This chart says it all: “Excluding the mega rallies, the latest [US dollar] rally has been bigger than average.”
The thesis this chart is advancing is that the current US dollar rally has gotten too extended and is due for a pullback. The reason it’s due for a pullback is because the rally has been bigger than average. And this is just an average rally.
The chart’s title advances a somewhat specious argument. HSBC note makes a stronger argument.
Here is HSBC rejecting the notion that this time is different:
The current USD bull run has already exceeded this historic average. Since June 2014, the rise has been over 25%. Arguably, one could take the starting point as the low in April 2011, in which case the gain is just shy of 40%. In either case, we have seen a USD rally which is greater than the average seen since the early 1970s. This is already a “big” USD rally.

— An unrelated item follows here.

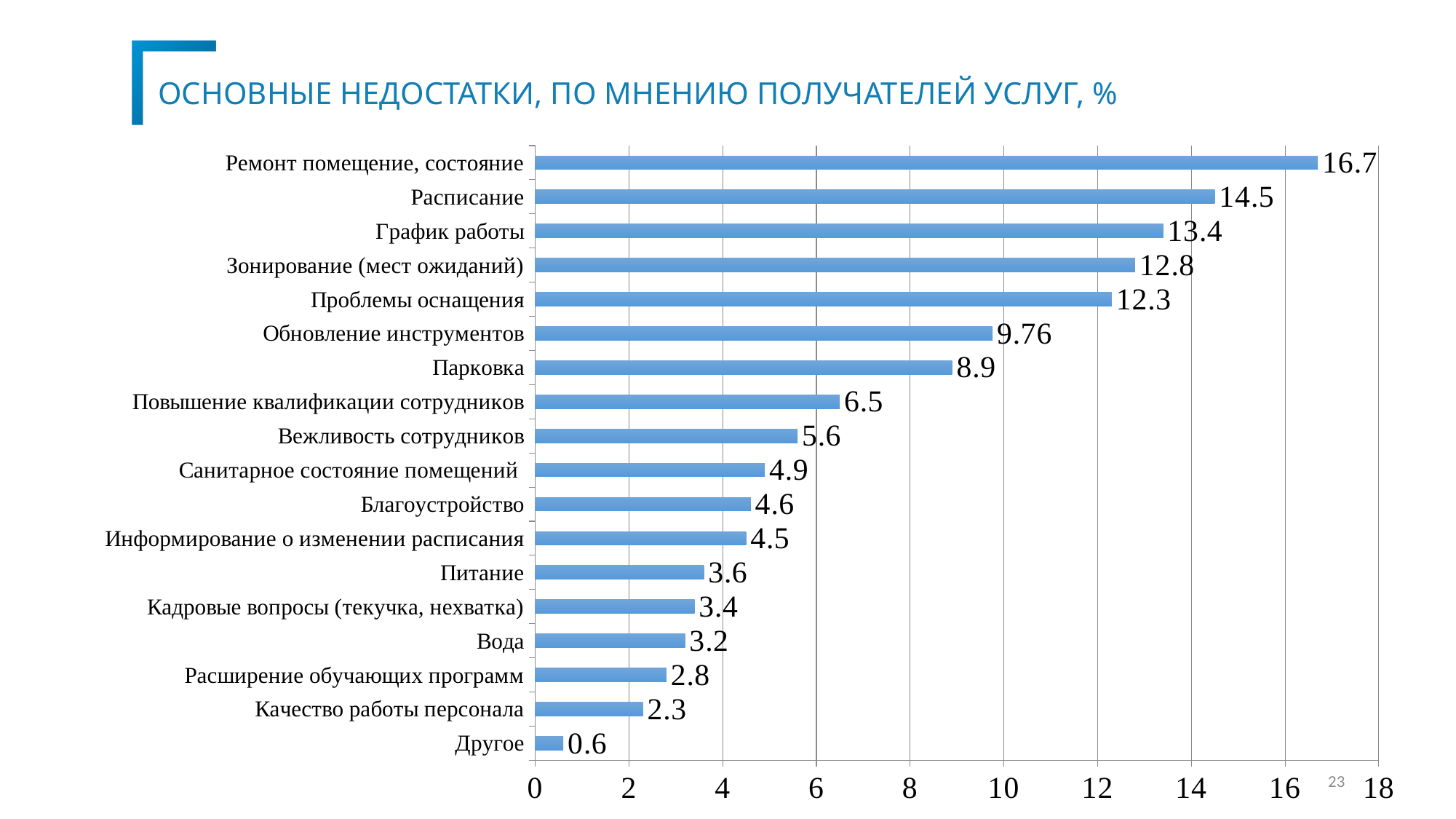
What is the value for Парковка? 8.9 Which category has the highest value? Ремонт помещение, состояние How many categories are shown in the chart? 18 What is the value for Обновление инструментов? 9.76 What kind of chart is shown on the slide? Bar chart Is the value for Зонирование (мест ожиданий) greater or less than 12? greater What is the difference between the values for Расписание and График работы? 1.1 Which is larger, the value for Питание or the value for Благоустройство? Благоустройство Which category has the lowest value? Другое What is the maximum value shown on the horizontal axis? 18 What is the value for Вода? 3.2 What is the title of the chart? ОСНОВНЫЕ НЕДОСТАТКИ, ПО МНЕНИЮ ПОЛУЧАТЕЛЕЙ УСЛУГ, %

But some may argue that this should be an outsized rally as USD strength is largely the mirror to unconventional and unprecedented monetary easing elsewhere, and so history cannot be used as a gauge. We disagree. After all, the US has been through the QE process. Chart 2 again shows the DXY index but this time the shaded areas are the three periods of QE in the US. It shows the USD fell roughly 20% during QE1, and another 20% in anticipation of and during QE2. It was largely flat during QE3. So the shifts in the JPY (-35%) and the EUR (-25%) driven by their QE strategies are already greater than witnessed in the US.
The firm additionally argues that the divergence of monetary policy around the globe — tighter in the US, looser just about everywhere else — is already priced in to the dollar and the currency markets more broadly.
HSBC adds: “If monetary policy divergence is so well known by the markets and therefore largely priced in, the hunt should be on for other factors that could determine the next stage in the USD story. We believe a number of these argue against additional USD strength.”
In response, the firm lays out five quick bullets on why the rally is done:
- The cycle is surprisingly EUR-USD bullish
- US tolerance for USD strength has its limits
- Valuations show the USD is ‘rich’
- USD bullishness ahs become all-pervasive
- The USD weakens in the early months of a Fed-hike cycle
On Wednesday following the Fed’s latest policy announcement, the dollar got crushed. On Thursday, the dollar had recovered almost all of its losses.